● Excerpted text:

Personal information
- Full name: Anthony Ridler
- Born: 21 January 1954 Newport, Wales
- Died: 16 January 2015 (aged 60) Newport, Wales

Darts information
- Playing darts since: 1969
- Laterality: Right-handed

Organisation (see split in darts)
- BDO: 1977–1983
- PDC: 2006

WDF major events – best performances
- World Championship: Last 16: 1983
- World Masters: 3rd Place: 1977

Other tournament wins
- Tournament: Years
- Warwickshire Open: 1977

= Tony Ridler =

Welsh darts player (1954–2015)

Anthony Ridler (21 January 1954 – 16 January 2015) was a Welsh professional darts player who competed in the 1970s and 1980s. However, he made comebacks in 1997 and also in 2006.

== Achievements ==
Ridler was born in Newport, Monmouthshire. He was one of the Welsh players who showed promise during the 1970s by winning the 1973 CIU (Club and Institute Union) Individual and the 1977 Warwickshire Open. He reached the semi-finals of the 1977 Winmau World Masters and was runner-up in the 1979 British Gold Cup (to John Lowe) and British Open pairs in 1980.

● Supplied material:
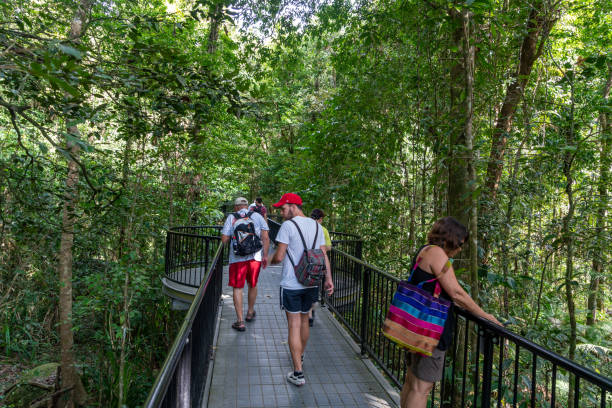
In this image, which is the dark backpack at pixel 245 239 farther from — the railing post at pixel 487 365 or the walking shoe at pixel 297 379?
the railing post at pixel 487 365

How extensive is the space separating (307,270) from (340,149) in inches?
235

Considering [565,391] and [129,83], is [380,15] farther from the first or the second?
[565,391]

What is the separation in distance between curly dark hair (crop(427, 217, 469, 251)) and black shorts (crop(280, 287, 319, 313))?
6.01ft

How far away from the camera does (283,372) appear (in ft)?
16.3

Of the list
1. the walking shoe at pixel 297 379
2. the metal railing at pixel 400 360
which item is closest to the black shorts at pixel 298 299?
the walking shoe at pixel 297 379

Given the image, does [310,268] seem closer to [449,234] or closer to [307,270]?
[307,270]

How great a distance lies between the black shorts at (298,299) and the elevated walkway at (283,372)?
0.92m

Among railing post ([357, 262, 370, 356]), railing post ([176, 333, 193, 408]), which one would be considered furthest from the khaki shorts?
railing post ([357, 262, 370, 356])

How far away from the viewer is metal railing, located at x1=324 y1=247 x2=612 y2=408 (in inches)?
96.3

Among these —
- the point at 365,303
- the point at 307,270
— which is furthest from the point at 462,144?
the point at 307,270

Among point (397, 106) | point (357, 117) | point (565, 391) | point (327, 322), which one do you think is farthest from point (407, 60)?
point (565, 391)

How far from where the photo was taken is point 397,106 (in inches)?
377

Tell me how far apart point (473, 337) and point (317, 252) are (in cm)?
302

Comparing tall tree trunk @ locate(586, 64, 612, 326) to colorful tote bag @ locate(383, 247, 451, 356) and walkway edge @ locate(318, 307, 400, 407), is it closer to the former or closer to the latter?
colorful tote bag @ locate(383, 247, 451, 356)
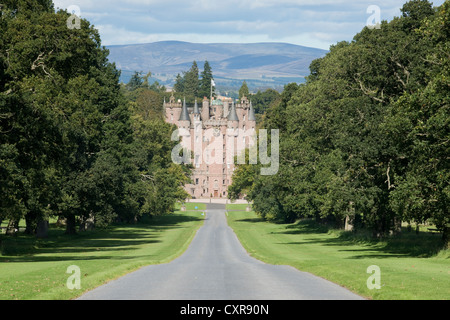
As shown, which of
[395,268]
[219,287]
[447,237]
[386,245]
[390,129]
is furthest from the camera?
[386,245]

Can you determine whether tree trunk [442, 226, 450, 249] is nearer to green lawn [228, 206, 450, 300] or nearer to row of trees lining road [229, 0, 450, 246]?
row of trees lining road [229, 0, 450, 246]

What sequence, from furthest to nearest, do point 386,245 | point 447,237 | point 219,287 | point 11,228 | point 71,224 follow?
point 71,224, point 11,228, point 386,245, point 447,237, point 219,287

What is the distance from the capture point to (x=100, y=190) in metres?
59.8

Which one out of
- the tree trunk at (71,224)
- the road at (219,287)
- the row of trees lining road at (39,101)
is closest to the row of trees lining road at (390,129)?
the road at (219,287)

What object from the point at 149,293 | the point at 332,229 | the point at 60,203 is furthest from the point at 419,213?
the point at 332,229

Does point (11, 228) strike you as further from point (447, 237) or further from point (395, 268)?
point (395, 268)

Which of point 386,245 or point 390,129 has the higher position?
point 390,129

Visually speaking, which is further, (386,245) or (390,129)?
(386,245)

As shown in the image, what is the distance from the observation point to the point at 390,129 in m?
35.5

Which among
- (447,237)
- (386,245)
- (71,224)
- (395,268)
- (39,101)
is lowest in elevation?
(386,245)

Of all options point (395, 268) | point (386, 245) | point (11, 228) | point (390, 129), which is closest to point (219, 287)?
point (395, 268)

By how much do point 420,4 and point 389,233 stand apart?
67.0 feet

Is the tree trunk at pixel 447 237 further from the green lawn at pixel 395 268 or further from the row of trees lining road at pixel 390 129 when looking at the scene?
the green lawn at pixel 395 268

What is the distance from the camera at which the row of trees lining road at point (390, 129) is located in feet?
106
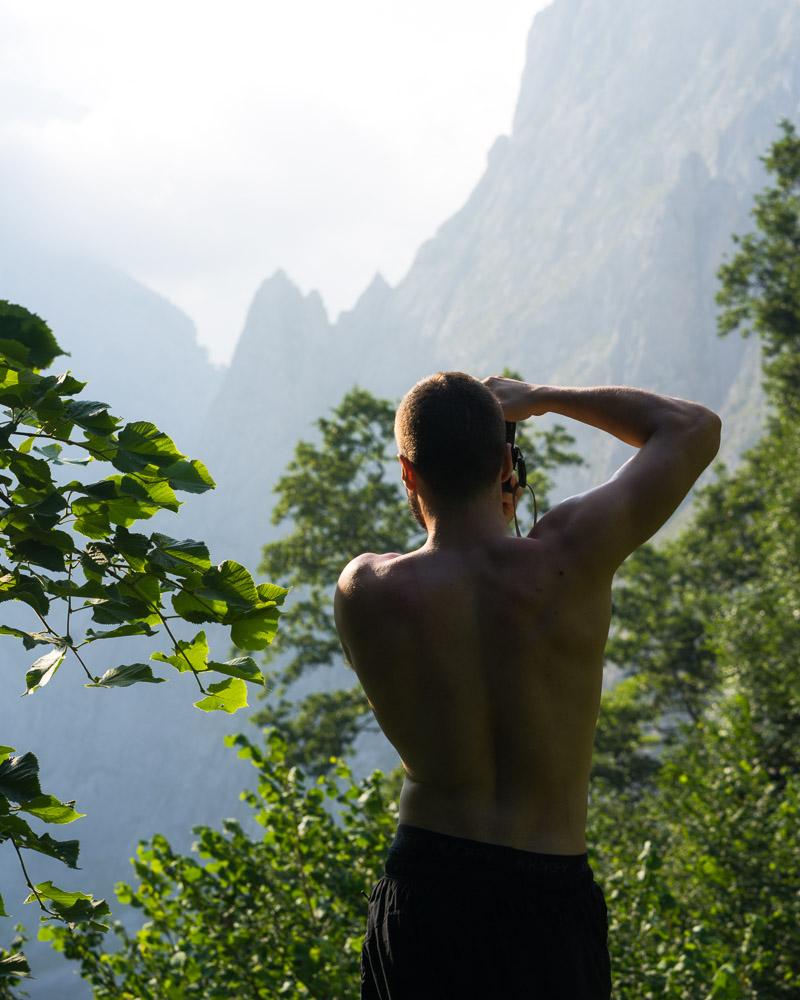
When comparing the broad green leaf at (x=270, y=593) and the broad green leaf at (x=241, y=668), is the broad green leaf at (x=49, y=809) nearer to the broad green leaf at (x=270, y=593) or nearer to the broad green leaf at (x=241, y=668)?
the broad green leaf at (x=241, y=668)

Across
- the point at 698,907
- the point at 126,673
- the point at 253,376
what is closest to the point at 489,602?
the point at 126,673

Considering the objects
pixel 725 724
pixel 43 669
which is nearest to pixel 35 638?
pixel 43 669

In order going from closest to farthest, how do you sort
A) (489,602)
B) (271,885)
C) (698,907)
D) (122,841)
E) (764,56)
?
(489,602), (271,885), (698,907), (122,841), (764,56)

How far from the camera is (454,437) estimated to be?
236 cm

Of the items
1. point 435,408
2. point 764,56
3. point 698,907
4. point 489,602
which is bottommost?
point 489,602

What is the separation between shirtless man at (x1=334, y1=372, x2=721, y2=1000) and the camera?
2.24m

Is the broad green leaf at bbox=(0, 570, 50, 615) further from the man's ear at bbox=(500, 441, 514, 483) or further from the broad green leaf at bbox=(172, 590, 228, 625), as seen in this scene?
the man's ear at bbox=(500, 441, 514, 483)

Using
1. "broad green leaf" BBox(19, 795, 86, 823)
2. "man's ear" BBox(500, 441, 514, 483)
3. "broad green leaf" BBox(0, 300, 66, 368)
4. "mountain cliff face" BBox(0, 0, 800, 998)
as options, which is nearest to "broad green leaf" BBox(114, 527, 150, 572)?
"broad green leaf" BBox(0, 300, 66, 368)

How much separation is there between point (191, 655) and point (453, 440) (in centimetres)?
70

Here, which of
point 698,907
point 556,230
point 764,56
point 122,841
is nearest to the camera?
point 698,907

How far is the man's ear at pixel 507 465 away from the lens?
2.43m

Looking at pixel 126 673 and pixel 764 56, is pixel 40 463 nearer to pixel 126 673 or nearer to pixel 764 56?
pixel 126 673

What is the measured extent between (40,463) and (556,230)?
564 ft

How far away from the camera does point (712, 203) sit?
137500mm
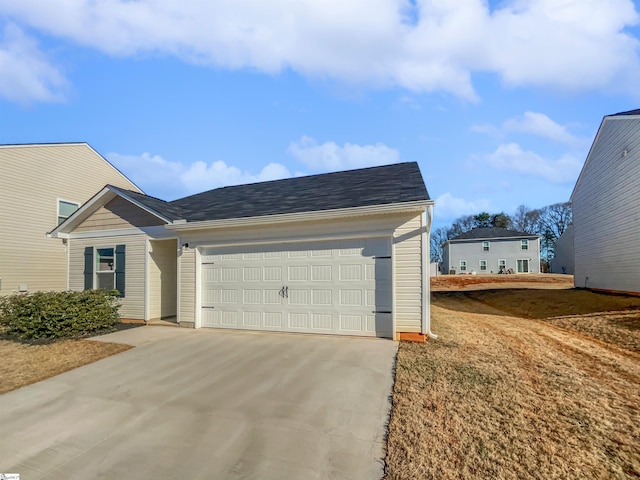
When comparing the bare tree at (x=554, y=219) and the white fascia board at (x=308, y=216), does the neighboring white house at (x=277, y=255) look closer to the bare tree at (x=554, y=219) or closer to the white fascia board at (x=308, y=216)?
the white fascia board at (x=308, y=216)

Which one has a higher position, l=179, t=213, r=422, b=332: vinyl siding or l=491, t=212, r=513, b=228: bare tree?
l=491, t=212, r=513, b=228: bare tree

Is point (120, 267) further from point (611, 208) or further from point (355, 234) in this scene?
point (611, 208)

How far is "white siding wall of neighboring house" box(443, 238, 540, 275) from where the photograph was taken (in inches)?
1401

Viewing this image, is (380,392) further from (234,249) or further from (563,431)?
(234,249)

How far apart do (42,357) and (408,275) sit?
24.1ft

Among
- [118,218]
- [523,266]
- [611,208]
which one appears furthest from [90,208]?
[523,266]

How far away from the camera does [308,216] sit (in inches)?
287

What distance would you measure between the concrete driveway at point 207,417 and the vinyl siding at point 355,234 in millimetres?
1384

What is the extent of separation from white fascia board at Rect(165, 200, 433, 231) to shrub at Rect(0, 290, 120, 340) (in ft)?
9.00

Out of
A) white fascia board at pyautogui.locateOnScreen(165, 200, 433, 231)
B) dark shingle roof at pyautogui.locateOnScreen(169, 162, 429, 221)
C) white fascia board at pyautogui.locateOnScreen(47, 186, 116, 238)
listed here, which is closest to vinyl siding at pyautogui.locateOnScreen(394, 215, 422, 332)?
white fascia board at pyautogui.locateOnScreen(165, 200, 433, 231)

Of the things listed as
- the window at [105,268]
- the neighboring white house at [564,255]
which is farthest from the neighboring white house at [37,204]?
the neighboring white house at [564,255]

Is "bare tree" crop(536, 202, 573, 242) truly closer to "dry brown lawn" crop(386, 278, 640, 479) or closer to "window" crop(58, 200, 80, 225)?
"dry brown lawn" crop(386, 278, 640, 479)

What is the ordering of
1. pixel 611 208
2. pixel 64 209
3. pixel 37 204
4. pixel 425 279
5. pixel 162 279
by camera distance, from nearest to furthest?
pixel 425 279 < pixel 162 279 < pixel 37 204 < pixel 64 209 < pixel 611 208

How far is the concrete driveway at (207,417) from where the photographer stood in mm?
2887
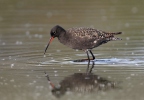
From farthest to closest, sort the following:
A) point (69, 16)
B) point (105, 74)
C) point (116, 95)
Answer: point (69, 16)
point (105, 74)
point (116, 95)

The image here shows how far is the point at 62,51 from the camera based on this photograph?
14.0 meters

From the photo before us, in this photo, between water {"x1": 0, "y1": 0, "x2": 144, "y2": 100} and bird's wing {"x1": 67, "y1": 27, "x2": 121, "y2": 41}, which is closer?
water {"x1": 0, "y1": 0, "x2": 144, "y2": 100}

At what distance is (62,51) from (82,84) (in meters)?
4.03

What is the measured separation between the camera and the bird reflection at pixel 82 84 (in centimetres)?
964

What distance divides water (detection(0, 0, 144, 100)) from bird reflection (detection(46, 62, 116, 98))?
11cm

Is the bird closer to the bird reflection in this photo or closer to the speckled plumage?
the speckled plumage

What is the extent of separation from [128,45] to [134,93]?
17.5 ft

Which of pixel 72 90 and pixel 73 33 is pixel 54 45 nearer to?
pixel 73 33

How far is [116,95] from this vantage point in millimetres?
9258

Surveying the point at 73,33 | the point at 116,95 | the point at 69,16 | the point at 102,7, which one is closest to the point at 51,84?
the point at 116,95

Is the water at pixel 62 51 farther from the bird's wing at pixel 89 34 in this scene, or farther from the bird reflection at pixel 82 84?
the bird's wing at pixel 89 34

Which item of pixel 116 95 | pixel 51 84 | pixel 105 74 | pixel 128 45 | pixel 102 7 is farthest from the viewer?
pixel 102 7

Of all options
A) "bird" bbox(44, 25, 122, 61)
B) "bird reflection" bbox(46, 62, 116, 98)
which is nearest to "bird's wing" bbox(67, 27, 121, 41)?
"bird" bbox(44, 25, 122, 61)

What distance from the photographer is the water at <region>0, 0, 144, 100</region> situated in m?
9.77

● Task statement:
In the Tony Ridler text, to whom was Ridler runner-up in the 1979 British Gold Cup? The records are separate material, unconnected to the Tony Ridler text.

● Result for this task:
John Lowe